Gemäß § 27 Abs. 22 Umsatzsteuergesetz (UStG) aktueller Fassung ist für sämtliche vor dem 01. Januar 2021 erbrachten Leistungen der Stadt Eisenach weiterhin der § 2 Abs. 3 Umsatzsteuergesetz (UStG) in der bis zum 31. Dezember 2015 geltenden Fassung anzuwenden.

 

Die Oberbürgermeisterin wird beauftragt, gegenüber dem zuständigen Finanzamt rechtzeitig vor dem 31.12.2016 eine entsprechende schriftliche Optionserklärung abzugeben, welche für den gesamten umsatzsteuerlichen Bereich einschließlich des optimierten Regiebetriebes (Amt für Tiefbau und Grünflächen) gilt.

 

Die Optionserklärung kann jeweils mit Wirkung zum 01.01. eines auf deren Abgabe folgenden Kalenderjahres, spätestens für das Haushaltsjahr 2020, widerrufen werden. Hierfür bedarf es einer erneuten Beschlussfassung des Stadtrates der Stadt Eisenach.

 

Darüber hinaus wird die Oberbürgermeisterin beauftragt, jährlich - spätestens in der letzten regulären Stadtratssitzung eines Jahres – über den aktuellen Sachstand zu berichten.


II. Begründung:

 

Seit Jahren steht die Umsatzbesteuerung der öffentlichen Hand im Fokus der Rechtsprechung des Bundesfinanzhofs und des Europäischen Gerichtshofs. Soweit es um Fragen der Umsatzbesteuerung der öffentlichen Hand geht, wurde der Verwaltung durch die Rechtsprechung der Gerichte aufgezeigt, dass das deutsche Umsatzsteuerrecht in Teilen nicht in Übereinstimmung mit der europäischen Mehrwertsteuersystemrichtlinie steht und Anpassungsbedarf besteht.

 

Vor diesem Hintergrund hat sich der Bundesgesetzgeber veranlasst gesehen, durch das Steueränderungsgesetz 2015, welches am 05.11.2015 im Bundesgesetzblatt (BGBl. 2015 I S. 1834ff.) verkündet worden ist, die Umsatzbesteuerung der öffentlichen Hand eingehend zu ändern.

 

Nach der bis zum 31.12.2015 geltenden Fassung des Umsatzsteuergesetzes (UStG) waren juristische Personen des öffentlichen Rechts (jPdöR) gem. § 2 Abs. 3 UStG nur im Rahmen ihrer Betriebe gewerblicher Art (BgA), der land- und forstwirtschaftlichen Betriebe sowie in den Tätigkeitsbereichen, die nach § 2 Abs. 3 Satz 2 UStG als unternehmerische Tätigkeiten gelten (z.
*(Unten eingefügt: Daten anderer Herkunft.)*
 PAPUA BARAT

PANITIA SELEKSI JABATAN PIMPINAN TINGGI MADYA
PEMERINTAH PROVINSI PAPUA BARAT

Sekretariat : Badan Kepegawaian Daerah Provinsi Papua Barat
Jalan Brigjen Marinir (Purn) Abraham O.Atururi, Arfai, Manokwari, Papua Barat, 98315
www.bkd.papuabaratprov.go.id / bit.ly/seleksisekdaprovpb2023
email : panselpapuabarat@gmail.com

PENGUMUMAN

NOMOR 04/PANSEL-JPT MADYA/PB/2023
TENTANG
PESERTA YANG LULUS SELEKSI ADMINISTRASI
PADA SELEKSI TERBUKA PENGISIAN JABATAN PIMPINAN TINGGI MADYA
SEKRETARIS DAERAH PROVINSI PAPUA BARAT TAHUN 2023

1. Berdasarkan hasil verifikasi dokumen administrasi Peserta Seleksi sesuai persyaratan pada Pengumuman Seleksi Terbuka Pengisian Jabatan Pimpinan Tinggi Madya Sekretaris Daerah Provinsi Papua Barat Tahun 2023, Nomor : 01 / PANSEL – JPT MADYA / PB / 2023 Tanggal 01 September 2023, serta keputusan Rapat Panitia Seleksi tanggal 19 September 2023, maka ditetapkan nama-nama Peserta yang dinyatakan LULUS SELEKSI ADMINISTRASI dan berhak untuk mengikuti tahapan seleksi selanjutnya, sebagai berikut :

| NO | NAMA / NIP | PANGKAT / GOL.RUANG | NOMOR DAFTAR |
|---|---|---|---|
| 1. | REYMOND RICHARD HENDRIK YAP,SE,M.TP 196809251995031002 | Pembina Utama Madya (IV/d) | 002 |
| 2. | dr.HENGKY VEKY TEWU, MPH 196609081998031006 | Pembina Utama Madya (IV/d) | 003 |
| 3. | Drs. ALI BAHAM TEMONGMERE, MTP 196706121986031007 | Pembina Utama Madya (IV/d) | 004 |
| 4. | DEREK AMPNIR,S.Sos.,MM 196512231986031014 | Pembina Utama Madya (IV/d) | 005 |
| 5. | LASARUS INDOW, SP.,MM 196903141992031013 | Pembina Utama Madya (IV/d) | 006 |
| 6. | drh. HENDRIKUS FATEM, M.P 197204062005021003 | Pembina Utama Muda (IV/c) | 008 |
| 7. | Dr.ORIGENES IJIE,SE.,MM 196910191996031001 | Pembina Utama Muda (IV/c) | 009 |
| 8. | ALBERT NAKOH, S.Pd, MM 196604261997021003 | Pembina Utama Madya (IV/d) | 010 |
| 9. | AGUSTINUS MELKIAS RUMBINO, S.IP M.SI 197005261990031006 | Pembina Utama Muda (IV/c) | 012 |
B. Leistungen der Vermessungs- und Katasterbehörden bei Wahrnehmung von Aufgaben des Liegenschaftskatasters) unternehmerisch tätig. Im Umkehrschluss gehörten alle vermögensverwaltenden und alle hoheitlichen Tätigkeiten nicht zum unternehmerischen Bereich der jPdöR und waren damit auch nicht umsatzsteuerbar bzw. -pflichtig (Ausnahme: größere Wettbewerbsverzerrungen nach Abschnitt 2.11 Abs. 2 Satz 4 UStAE).

 

Mit der o. g. Neuregelung des Umsatzsteuerrechts wird die Umsatzbesteuerung der öffentlichen Hand für sämtliche nach dem 31.12.2016 ausgeführten Leistungen umfassend geändert.

 

§ 2 Abs. 3 UStG in der bis zum 31.12.2015 geltenden Fassung wurde vollständig gestrichen. Es wurde stattdessen ein neuer § 2b eingefügt, der nunmehr die Umsatzbesteuerung von juristischen Personen des öffentlichen Rechts regelt. Die Anwendungsregelungen für § 2b UStG sind im § 27 Abs. 22 UStG verankert worden. Die alten (§ 2 Abs. 3 UStG) und die neuen gesetzlichen Bestimmungen (§§ 2b und 27 Abs. 22 UStG) können im Wortlaut den Anlagen 1 bis 3 entnommen werden.

 

Generell ist aufgrund der Neuregelung des UStG von einer erheblichen Ausweitung der steuerbaren und steuerpflichtigen Leistungen der Stadt Eisenach auszugehen, was insbesondere auch anhand der wesentlichen Eckpunkte des neuen Rechts sichtbar wird:

 

-       So stellt das Gesetz im Hinblick auf eine Umsatzsteuerpflicht der jPdöR nicht mehr auf den Betrieb gewerblicher Art und sonstige definierte Sondertatbestände ab.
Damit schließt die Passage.